Die SPD-Neuenhagen hat sich auf einer Mitgliederversammlung für eine Fortsetzung der Kooperation mit Hoppegarten ausgesprochen. Statt den Kooperationsvertrag mit Hoppegarten aufzukündigen, wie es zurzeit in Neuenhagen diskutiert wird, sollte nach Ansicht der SPD die Kooperation um die Gemeinden Fredersdorf-Vogelsdorf sowie Petershagen-Eggersdorf erweitert werden.

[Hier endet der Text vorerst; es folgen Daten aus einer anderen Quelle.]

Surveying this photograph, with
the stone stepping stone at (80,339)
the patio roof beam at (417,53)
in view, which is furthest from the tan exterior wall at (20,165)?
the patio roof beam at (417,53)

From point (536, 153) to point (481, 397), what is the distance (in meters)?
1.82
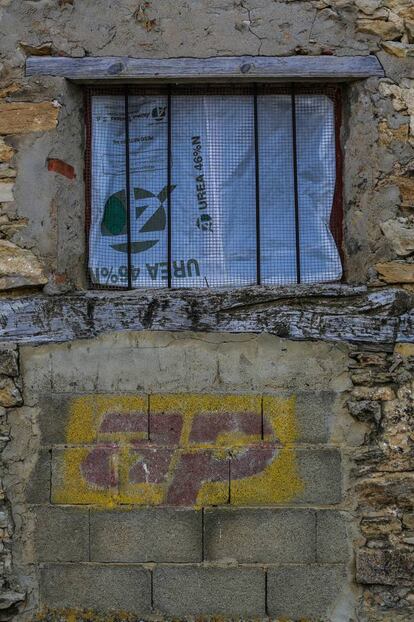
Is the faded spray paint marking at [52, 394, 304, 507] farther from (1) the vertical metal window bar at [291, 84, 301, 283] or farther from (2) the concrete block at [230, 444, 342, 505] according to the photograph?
(1) the vertical metal window bar at [291, 84, 301, 283]

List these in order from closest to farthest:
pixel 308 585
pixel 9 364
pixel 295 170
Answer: pixel 308 585 → pixel 9 364 → pixel 295 170

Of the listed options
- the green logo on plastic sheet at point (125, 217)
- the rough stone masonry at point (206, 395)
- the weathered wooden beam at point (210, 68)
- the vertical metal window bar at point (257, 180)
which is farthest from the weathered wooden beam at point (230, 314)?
the weathered wooden beam at point (210, 68)

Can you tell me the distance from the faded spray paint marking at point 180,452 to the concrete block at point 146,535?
7 cm

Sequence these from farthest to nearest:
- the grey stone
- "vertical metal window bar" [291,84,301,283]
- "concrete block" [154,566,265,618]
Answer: "vertical metal window bar" [291,84,301,283] < the grey stone < "concrete block" [154,566,265,618]

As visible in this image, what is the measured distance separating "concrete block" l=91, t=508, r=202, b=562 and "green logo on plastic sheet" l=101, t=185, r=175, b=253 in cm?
140

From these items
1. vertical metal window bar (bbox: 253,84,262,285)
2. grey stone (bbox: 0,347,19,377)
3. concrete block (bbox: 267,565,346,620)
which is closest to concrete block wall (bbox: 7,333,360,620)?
concrete block (bbox: 267,565,346,620)

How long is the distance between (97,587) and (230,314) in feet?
5.02

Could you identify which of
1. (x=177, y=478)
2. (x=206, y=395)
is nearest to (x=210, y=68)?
(x=206, y=395)

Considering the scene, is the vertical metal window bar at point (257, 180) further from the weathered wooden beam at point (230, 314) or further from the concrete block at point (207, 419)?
the concrete block at point (207, 419)

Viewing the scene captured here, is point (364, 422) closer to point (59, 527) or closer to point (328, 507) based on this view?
point (328, 507)

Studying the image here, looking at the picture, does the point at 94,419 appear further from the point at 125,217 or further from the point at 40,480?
the point at 125,217

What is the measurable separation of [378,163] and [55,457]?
88.1 inches

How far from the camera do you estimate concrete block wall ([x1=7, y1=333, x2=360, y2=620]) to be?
4.42 m

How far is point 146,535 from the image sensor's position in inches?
175
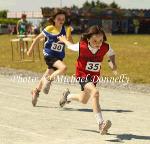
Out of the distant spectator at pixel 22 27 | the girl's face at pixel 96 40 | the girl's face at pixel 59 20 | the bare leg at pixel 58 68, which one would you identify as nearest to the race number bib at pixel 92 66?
the girl's face at pixel 96 40

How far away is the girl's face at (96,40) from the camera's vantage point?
855 centimetres

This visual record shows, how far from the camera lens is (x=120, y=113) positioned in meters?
10.5

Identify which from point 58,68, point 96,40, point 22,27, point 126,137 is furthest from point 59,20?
point 22,27

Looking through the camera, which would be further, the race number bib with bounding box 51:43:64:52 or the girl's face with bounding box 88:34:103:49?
the race number bib with bounding box 51:43:64:52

Nur so kann Neuenhagen seiner neuen Funktion als Mittelzentrum gerecht werde, so die SPD. Auch Altlandsberg sollte in diese Kooperation einbezogen werden. Altlandsberg gehört nach der gemeinsamen Landesplanung Berlin und Brandenburg zwar nicht zum Mittelzentrumsbereich von Neuenhagen, hat aber klar zum Ausdruck gebracht, dass sie sich eher zu Neuenhagen als zu Strausberg zugehörig fühlt.
Hoppegarten und Fredersdorf-Vogelsdorf haben gegen die Landesplanung Klage eingereicht. Nach Ansicht der SPD ist dies ihr gutes Recht und kein Grund für Neuenhagen, beleidigt den Kooperationsvertrag mit Hoppegarten zu kündigen und den Aufbau der Kooperation mit den anderen Gemeinden ruhen zu lassen. Ein solches Verhalten sei vielmehr Wasser auf die Mühlen derjenigen, die der Meinung sind, Neuenhagen allein könne die Mittelzentrumsfunktion für seinen Bereich nicht wahrnehmen.
Die Kooperation zwischen Neuenhagen und Hoppegarten hat einige Verbesserungen für die Bürgerinnen und Bürger beider Gemeinden mit sich gebracht. Man schaue sich nur mal die ortsverbindenden Geh- und Radwege von Neuenhagen Platanenallee nach Hönow, von der Grünstraße und der Dahlwitzer Straße (Einsteingymnasium in Richtung S-Bahn)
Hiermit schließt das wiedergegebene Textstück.